Avec à terme l’ambition de passer de l’autre côté de la caméra ? "C’est difficile de s’avancer là-dessus, coupe Maxime. En tout cas, j’ai pris beaucoup de plaisir à faire ce clip." Car tous ont donné de leur personne pour promouvoir ce projet à travers de clips décalés, donnant une idée de ce que donner « Nola Circus » à sa sortie programmée début 2014. "C’est un petit budget, donc la promotion ne se fera pas sur le casting mais à travers les sportifs dans ces petits films", justifie Arnaud Bettan. Des sportifs qui n’ont pas hésité à casser leur image, Ciani prenant par exemple les traits d’un tueur à gages ou Maxime celui d’un chanteur raté.

"L’important pour nous était de les mettre dans une situation de second degré, pour qu’ils ne se voient pas comme des stars ou des dieux, confirme Arnaud Bettan. Ils sont tous dans des situations décalées, ce qui correspond à l’angle de « Nola Circus » où l’on retrouve un comique de situation." Jugez plutôt ce que cela donne !

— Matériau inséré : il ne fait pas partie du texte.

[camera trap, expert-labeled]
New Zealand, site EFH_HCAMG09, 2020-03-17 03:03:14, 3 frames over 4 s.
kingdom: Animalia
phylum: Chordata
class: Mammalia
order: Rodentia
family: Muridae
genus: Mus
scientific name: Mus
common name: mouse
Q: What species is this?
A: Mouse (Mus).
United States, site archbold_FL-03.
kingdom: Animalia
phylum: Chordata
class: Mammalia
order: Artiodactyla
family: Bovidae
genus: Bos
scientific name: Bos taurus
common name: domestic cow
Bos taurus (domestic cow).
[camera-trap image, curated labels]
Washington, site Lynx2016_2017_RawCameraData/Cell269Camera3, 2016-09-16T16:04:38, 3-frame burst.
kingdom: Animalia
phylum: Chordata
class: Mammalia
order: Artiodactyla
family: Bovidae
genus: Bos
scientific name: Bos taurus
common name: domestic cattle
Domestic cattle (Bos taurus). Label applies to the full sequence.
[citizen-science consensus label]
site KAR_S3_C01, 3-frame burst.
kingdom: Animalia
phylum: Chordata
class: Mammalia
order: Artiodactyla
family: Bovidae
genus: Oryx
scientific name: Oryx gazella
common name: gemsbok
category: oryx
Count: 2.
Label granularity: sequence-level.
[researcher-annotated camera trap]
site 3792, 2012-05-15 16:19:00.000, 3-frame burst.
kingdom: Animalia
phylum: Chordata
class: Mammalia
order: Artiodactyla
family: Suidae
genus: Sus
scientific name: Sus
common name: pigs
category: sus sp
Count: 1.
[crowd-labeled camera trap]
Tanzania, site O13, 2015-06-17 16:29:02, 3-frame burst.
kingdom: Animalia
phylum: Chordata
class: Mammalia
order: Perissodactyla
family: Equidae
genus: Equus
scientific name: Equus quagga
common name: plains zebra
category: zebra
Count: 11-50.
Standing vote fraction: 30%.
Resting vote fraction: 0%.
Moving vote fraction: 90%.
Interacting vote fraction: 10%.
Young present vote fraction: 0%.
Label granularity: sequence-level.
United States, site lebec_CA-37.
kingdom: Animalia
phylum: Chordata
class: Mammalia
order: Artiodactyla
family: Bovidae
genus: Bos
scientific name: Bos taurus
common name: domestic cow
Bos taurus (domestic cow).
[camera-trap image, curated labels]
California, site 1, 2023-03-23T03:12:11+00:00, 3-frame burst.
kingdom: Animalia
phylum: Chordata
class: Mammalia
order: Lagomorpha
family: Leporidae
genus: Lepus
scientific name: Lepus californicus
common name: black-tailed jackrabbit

Une expérience sur laquelle revient le rugbyman, habitué à jouer les modèles pour DIM : "Il y avait un peu d’appréhension au début parce que c’est un nouvel exercice. Ce n’est pas évident. Mais dès qu’on me disait « action », je m’y suis mis. C’est un exercice complexe et aussi plaisant. Et je pense qu’on a plutôt bien rentabilisé notre temps de tournage ! Je pense que le rendu est plutôt pas mal." Ce qui pourrait l’inviter à prolonger le plaisir, si tant est que son emploi du temps, chargé, s’accorde un jour avec la lourdeur des tournages… "Pourquoi pas. Je suis très ouvert sur ce qui m’entoure et j’aime toucher à tout. Si jamais il y a une opportunité et que l’on croit en moi, pourquoi pas."

En attendant, il donnera de sa personne pour promouvoir le film, n’oubliant pas que 5% des recettes (avec un retour sur investissement garanti à 99,9% et une rentabilité de trois à quatre fois la mise selon un scénario raisonnable) seront reversées à des associations (7 jours pour un film, Fondation Kemi Malaika, Babac’Ards, Heart 2 Heart). "En tant que sportif, nous sommes beaucoup sollicités pour aider des associations. Ça demande beaucoup de temps et d’énergie. Ce projet nous permet de rendre la pareille et aider les gens qui en ont besoin", se félicite-t-il, impatient de voir le résultat de son investissement : "Depuis le temps qu’on l’imagine, on a envie de voir le résultat. Mais je ne mets pas la pression sur Luc (Annest, scénariste et réalisateur) et son équipe. J’ai entièrement confiance. Le scénario est bon. Je pense qu’il y a moyen de passer un bon moment."